Ни к селу ни к городу фабрика, в наши дни никому не пришло бы в голову ставить ее в мещерской глухомани. И от железной дороги далеко, и от районного центра километрах в тридцати, а грунтовые воды заставляли перестилать дорогу асфальтом каждый год.
Рабочий день заканчивался в пять часов, рабочие разбредались по огородам, и воцарялась сельская тишина.
Все сорочинцы знали друг друга и всё друг о друге.
Потому и всполошил их до изумления выстрел, что прозвучал в одном из пятиэтажных домов и в тишине разнесся по всем зигзагам речки.
Глуховатая бабка Настасья, что лузгала семечки на скамейке перед подъездом пятиэтажного дома, и та услыхала выстрел. Не успела она смахнуть с губ ошурки, как прозвучал второй выстрел. Бабка вскочила со скамейки и закричала истошно:
— Ахти мне! Убивают!..
На ее крики выбежали из огородов люди, кто с лопатой, кто с вилами, и окружили ее.
Раздался третий выстрел. Бабка обмерла и застыла, воздев руки, уже не в силах и кричать.
Направились в подъезд дома, и тут вахтер, прибежавший от проходной, надоумил: не комендант стрелял ли, начальник внутренней охраны фабрики? Выстрелы-то из пистолета. Взбежали на второй этаж, где жил комендант, постучали в дверь. За дверью тишина. Тут и сосед с соседкой выскочили на площадку, уверяя, что выстрелы раздавались в квартире Прохора Акимовича Охрименко, коменданта.
Ни на стук, ни на продолжительные звонки никто не отзывался. Раздвигая собравшихся, поскрипывая новенькой портупеей, к дверям пробился местный участковый, лейтенант милиции Шапкин. Сорочинцы за молодость называли его ласково Егорушкой. Жил он в соседней пятиэтажке, потому так быстро и подоспел.
Напустив а себя строгость, хотя был известен своим веселым нравом, он громко постучал в дверь. Но и на милицейский властный стук никто не отозвался.
Егорушка какое-то время колебался, звать ли слесаря с инструментом или, не теряя времени, взломать дверь: произошло несчастье, промедление может привести к беде.

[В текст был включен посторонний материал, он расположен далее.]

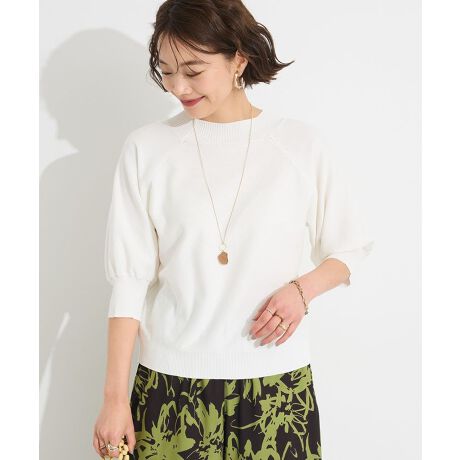 [^ԁF0P000656700]ĂɊu􂦂^UVJbg^A`sOvtT}[jbgl 2025N8fڋ@\fUCËȂAl̂߂̃t@NVijbgB܂Jo[郉OX[uɁAӂ藧̊̂鑳RVXȃVGbgBV[g~ChVGbgŁAƃX^CAbv𗼗BꖇŒfgbvXƂĂ͂AjbgxXgƂ̃C[hX^Cɂ҂BUVJbgыʂɂȂɂA`sOfނŉăV[YKɁB[₠]ň[][Ȃ]Lk[₠]n[Ȃ]|Pbg[Ȃ]fp摜́A̓ŐFČꍇ܂Bg̃j^[ɂďi̐FČꍇ܂B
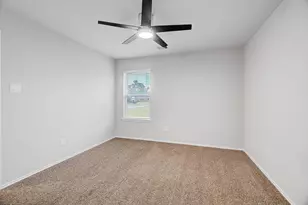 5627 Mesquite Oaks Trail, Spring, TX 77389 - Photo 31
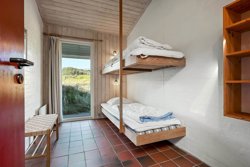 Libravej 60, Vejlby, 7673 Harboøre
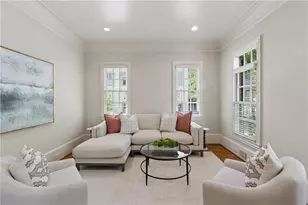 3937 St Georges Ct, Duluth, GA 30096 - Photo 15
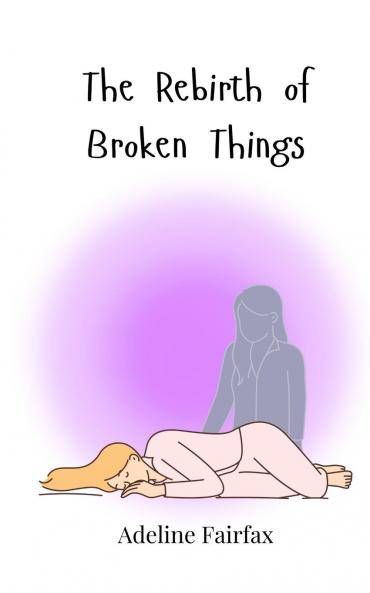 The Rebirth of Broken Things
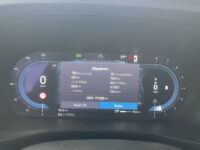 Volvo XC40 2.0 B3 Inscription // HARMAN - KARDON AUDIO // NAVI // CAMERA // MEMORY SEATS // ELEK. ACHTERKLEP // 66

Егорушка дал знак одному из крепких молодых людей, вдвоем они нажали на дверь, дверь затрещала, и вылетели из гнезд петли.
— Всем стоять на месте, никому не входить! — приказал Егорушка и протиснулся в открывшийся проход. Дверь держалась только на замках.
Небольшая прихожая, участковый миновал ее и остановился на пороге большой светлой комнаты.
На полу в луже крови лежал комендант Прохор Охрименко. Три выстрела… Егорушка взглянул на окно, окно было закрыто. Он сделал шаг в комнату и увидел в сторонке пистолет. Он знал, что старый, военного времени, бельгийский браунинг был зарегистрирован за военизированной охраной фабрики.
Участковый сделал еще несколько шагов, ступая на цыпочках, чтобы не затоптать следов, которые понадобятся криминалистам. Осторожно приблизился к Охрименко и невольно взглянул на дверь во вторую комнату. Она была распахнута, там, на полу, возле дивана лежала ничком Елизавета Петровна Охрименко, жена коменданта, экономист фабрики. По коврику растекалась тонким ручейком кровь.
Комендант лежал на правом боку. Егорушка взял его левую руку. Рука теплая, пульс прощупывался.
С такого рода происшествием участковый столкнулся впервые. Память восстанавливала точные инструкции: ничего не трогать, немедленно поставить в известность прокуратуру, ждать следователя и криминалистов. Но человек-то жив. Прежде надо врача.
Егорушка оглянулся. На пороге любопытствующие. Это нарушение инструкции, но и одному не справиться.
— Быстро врача! — распорядился Егорушка. — Звоните в больницу!.. Скорую помощь!
Кто-то рванулся к выходу, и за стеной загрохотали шаги по лестнице.
— Не переступать порога, ничего не трогать! — приказал Егорушка, но любопытствующие напирали, и уже несколько человек, переступив порог, оглядывали Охрименко, пока что издали. Участковый кинулся к Елизавете Петровне. Но едва взглянул на рану в затылке, понял, что здесь врачу делать нечего.
Вперед протиснулся вахтер, но порог спальной комнаты не переступил. '
— Что? — спросил он.
— Все!.. — едва слышно выдавил Егорушка, поеживаясь от озноба. На его глазах, когда ему не было и шестнадцати, умер от тяжелой болезни отец, но столь страшной смерти ему еще видеть не доводилось.